Who Decides on Public Expenditures?: A Political Economy Analysis of the Budget Process in Paraguay
Date issued
Nov 2005
Over the last decade, every Paraguayan administration has faced greater political challenges and financial pressures than its predecessor. The result has been a chronic fiscal deficit since 1995. This study disentangles the budget-making process in Paraguay by studying the key players influencing the budget cycle (preparation, approval, execution, and control), their powers, and their incentives. The document discusses how the incentives for cooperation affect the conditions for the sustainability of public expenditures, the efficient allocation of resources, and the representative quality of the spending.

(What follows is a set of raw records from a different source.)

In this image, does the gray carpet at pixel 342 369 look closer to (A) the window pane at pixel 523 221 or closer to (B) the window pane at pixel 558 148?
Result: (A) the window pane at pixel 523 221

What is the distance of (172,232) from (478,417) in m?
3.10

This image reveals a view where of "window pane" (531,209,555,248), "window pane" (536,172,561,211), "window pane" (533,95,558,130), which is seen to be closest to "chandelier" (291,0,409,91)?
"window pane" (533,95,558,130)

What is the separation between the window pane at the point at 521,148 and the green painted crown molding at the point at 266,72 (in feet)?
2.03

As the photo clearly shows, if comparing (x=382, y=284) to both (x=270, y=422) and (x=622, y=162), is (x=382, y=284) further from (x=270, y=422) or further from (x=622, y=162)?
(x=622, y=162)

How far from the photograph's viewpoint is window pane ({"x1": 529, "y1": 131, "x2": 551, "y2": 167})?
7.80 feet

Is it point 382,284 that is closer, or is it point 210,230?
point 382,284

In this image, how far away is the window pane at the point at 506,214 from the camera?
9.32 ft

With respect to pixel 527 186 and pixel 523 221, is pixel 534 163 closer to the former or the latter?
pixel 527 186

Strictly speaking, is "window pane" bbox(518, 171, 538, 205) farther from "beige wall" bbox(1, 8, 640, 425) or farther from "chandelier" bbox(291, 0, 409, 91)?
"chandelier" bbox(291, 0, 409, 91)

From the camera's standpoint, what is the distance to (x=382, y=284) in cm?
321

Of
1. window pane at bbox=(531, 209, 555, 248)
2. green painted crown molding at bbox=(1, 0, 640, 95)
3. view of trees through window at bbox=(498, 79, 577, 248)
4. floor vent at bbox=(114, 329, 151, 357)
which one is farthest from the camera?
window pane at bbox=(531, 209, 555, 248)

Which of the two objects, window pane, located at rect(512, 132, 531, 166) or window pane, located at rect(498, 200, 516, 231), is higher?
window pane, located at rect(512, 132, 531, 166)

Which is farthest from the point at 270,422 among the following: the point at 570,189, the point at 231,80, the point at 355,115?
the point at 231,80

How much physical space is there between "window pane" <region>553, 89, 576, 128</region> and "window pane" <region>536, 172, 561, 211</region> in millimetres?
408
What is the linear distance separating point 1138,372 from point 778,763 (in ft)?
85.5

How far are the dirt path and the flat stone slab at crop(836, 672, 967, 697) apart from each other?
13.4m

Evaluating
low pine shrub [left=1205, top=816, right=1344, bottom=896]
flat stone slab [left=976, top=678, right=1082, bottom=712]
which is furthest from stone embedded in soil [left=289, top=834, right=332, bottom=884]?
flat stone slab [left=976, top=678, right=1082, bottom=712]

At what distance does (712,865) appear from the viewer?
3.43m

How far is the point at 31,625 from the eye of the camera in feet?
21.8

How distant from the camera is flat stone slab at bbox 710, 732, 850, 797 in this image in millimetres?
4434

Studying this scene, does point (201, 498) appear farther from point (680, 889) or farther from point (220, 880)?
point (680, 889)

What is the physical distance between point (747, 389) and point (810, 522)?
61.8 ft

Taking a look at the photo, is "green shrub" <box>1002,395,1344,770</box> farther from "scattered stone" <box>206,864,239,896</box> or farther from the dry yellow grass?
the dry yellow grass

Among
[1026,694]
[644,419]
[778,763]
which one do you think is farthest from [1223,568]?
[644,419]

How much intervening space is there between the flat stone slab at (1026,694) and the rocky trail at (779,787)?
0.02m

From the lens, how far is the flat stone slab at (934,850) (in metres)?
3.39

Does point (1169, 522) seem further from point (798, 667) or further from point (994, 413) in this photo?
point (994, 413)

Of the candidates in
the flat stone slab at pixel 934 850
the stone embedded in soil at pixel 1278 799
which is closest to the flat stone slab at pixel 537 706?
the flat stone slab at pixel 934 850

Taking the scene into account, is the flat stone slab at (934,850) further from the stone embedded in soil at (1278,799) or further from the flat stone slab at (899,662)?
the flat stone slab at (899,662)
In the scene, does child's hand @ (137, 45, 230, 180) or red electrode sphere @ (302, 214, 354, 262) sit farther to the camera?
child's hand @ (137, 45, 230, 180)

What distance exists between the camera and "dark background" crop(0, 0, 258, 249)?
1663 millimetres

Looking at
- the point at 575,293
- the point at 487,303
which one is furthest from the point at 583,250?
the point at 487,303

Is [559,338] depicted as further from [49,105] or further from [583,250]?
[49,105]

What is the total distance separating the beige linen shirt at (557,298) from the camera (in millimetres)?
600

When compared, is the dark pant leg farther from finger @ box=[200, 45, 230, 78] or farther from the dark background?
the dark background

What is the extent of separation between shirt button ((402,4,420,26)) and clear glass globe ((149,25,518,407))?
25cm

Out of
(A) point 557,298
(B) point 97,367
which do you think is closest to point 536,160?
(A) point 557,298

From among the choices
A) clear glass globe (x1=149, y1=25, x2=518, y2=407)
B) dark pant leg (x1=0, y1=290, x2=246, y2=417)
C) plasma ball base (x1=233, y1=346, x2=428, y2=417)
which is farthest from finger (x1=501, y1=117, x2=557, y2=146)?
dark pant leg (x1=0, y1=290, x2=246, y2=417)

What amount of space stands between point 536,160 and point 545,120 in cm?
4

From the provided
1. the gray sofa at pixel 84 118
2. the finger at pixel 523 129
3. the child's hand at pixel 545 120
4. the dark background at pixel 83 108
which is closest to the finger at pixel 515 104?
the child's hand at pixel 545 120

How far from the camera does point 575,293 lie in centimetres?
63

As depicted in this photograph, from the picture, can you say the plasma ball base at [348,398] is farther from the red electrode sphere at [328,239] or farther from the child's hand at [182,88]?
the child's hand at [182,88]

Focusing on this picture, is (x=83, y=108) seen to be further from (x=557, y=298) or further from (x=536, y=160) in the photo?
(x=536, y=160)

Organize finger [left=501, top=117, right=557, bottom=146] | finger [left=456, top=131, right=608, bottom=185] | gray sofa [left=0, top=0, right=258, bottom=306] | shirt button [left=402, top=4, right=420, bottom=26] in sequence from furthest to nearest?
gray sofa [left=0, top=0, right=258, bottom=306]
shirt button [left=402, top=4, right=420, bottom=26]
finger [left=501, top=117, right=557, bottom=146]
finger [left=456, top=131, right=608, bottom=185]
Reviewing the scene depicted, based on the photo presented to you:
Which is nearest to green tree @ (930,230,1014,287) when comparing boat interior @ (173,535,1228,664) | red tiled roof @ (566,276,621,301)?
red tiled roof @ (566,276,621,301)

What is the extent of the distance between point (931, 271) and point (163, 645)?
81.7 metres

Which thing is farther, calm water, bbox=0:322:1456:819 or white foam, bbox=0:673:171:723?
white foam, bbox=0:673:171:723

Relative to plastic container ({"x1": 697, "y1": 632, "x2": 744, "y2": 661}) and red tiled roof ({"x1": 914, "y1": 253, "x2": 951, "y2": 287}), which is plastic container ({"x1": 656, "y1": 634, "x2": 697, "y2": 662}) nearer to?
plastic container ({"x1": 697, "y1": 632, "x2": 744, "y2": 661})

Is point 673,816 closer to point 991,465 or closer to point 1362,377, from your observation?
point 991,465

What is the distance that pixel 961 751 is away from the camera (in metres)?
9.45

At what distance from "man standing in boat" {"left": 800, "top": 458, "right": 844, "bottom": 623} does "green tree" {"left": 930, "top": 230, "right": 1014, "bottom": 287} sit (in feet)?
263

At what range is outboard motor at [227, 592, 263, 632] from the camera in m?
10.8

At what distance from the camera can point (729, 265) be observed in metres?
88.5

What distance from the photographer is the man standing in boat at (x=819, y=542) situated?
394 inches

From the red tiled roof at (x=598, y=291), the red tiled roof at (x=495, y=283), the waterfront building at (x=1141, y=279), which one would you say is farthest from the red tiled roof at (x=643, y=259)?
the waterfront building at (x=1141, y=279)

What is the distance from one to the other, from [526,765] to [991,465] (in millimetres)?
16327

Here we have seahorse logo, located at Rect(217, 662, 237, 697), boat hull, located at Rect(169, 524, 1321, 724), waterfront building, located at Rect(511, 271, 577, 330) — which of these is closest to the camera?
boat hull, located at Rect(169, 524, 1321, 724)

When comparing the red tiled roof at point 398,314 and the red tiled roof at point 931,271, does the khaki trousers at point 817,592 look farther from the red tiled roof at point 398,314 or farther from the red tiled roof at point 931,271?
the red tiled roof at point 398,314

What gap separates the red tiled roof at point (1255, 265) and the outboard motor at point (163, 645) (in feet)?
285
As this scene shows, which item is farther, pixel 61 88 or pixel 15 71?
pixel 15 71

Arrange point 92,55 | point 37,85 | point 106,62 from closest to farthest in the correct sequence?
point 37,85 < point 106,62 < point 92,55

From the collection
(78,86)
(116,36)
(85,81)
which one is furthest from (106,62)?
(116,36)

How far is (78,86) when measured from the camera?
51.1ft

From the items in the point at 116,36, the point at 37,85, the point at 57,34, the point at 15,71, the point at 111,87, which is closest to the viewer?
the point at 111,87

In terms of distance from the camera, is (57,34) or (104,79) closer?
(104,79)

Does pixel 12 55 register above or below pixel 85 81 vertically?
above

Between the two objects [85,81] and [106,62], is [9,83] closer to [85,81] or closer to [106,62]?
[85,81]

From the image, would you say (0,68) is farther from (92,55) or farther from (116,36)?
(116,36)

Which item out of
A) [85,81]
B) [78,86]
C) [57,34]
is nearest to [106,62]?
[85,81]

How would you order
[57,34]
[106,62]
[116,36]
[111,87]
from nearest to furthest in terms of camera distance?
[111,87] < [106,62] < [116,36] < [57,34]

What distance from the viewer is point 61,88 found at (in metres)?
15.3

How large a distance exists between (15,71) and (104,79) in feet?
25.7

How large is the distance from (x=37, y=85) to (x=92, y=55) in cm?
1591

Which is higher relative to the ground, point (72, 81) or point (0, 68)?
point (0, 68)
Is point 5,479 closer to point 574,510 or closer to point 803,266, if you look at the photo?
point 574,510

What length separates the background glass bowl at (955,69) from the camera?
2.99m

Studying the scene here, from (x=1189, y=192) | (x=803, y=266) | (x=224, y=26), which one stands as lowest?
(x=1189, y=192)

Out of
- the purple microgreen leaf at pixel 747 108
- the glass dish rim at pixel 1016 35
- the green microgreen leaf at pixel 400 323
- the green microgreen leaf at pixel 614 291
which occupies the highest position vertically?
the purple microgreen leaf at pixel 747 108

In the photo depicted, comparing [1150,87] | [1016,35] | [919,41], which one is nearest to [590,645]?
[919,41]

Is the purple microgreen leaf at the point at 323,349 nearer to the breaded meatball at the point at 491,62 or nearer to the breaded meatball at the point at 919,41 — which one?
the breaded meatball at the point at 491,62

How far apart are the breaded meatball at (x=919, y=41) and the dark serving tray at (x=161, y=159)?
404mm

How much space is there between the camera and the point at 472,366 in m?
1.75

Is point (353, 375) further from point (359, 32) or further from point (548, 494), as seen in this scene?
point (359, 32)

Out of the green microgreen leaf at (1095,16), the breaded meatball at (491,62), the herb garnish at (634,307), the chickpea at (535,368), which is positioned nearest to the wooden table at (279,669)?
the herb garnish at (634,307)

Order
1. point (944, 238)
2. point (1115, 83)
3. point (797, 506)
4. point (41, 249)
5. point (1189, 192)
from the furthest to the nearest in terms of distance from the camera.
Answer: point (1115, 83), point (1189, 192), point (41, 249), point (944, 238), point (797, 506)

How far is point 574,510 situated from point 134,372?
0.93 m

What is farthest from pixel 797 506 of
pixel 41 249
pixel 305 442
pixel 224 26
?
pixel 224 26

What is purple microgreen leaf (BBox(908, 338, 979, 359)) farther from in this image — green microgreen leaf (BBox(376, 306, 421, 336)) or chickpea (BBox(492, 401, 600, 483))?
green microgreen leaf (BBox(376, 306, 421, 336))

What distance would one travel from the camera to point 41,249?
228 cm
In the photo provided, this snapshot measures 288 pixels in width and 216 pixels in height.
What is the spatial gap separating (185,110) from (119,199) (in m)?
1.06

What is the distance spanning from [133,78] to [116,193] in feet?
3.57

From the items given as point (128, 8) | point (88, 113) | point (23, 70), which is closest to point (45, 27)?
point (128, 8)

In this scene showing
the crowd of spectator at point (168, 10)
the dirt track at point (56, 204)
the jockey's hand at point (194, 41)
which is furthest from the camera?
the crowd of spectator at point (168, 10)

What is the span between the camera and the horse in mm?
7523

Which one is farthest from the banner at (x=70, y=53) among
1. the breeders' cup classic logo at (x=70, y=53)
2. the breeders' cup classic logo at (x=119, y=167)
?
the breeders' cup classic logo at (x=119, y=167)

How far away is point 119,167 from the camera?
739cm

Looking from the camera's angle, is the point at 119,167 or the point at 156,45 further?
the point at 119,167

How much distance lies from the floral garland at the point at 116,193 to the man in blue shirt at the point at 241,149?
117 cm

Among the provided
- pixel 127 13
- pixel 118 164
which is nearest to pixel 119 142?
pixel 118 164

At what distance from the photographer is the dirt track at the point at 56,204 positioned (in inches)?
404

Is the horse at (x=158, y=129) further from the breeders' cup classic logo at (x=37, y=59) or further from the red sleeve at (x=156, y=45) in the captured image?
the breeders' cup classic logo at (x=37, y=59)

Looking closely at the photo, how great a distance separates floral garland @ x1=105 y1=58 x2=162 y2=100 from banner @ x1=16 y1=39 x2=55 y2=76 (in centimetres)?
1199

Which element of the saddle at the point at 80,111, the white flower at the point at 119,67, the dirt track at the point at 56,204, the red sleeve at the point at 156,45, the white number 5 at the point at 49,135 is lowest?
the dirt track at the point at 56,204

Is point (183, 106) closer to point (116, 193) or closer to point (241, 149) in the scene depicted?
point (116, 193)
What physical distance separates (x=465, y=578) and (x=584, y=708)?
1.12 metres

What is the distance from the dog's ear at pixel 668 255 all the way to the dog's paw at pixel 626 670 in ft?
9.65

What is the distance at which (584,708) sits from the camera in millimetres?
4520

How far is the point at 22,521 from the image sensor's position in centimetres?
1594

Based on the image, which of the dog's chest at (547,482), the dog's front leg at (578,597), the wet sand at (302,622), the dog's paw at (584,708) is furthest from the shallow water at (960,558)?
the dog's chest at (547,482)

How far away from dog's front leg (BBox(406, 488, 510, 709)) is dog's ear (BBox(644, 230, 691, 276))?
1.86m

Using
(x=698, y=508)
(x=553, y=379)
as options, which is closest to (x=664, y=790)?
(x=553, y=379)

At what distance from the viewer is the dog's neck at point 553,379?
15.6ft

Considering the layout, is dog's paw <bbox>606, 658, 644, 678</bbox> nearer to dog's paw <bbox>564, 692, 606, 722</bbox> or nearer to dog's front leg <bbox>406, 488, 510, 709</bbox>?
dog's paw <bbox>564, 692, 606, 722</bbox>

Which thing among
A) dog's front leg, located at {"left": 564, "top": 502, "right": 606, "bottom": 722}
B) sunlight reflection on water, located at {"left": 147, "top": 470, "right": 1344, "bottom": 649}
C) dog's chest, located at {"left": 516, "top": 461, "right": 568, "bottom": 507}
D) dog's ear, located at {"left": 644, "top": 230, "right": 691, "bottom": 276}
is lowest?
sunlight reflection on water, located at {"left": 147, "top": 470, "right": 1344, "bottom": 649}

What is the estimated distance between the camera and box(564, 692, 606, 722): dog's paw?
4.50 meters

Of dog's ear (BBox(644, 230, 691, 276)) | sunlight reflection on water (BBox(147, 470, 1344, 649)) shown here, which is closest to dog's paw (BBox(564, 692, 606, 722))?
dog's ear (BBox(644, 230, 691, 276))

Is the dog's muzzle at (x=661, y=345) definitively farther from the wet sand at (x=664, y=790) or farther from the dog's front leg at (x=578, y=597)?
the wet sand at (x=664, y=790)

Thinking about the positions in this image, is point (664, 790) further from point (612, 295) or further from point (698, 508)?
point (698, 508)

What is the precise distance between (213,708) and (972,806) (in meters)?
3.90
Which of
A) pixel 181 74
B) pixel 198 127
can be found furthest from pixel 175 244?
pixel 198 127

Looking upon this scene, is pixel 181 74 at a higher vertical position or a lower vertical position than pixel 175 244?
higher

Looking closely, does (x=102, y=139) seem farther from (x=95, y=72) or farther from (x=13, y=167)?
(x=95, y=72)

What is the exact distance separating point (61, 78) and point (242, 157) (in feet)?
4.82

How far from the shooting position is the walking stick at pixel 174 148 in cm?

First the general theoretical framework based on both a transaction cost theory of the policymaking process and the public expenditure management literature is introduced. The authors emphasize the interactions between historical legacies, the overall institutional design, and budgetary procedures as factors that shape politicians' incentives to display cooperative behavior in the elaboration of the budget. Then, Paraguay's historical background, its current institutional framework, and the emerging features of the policymaking process are described. The formal and informal rules that guide the budget policy-making process are also addressed. The analysis is based on the formal instruments (the constitution and related laws) and on in-depth interviews with several policymakers in the executive branch and in Congress. Finally, it is discussed how the generally low incentives for cooperation have created negative conditions for the sustainability of public expenditures, the efficient allocation of resources, and the representative quality ofthe spending.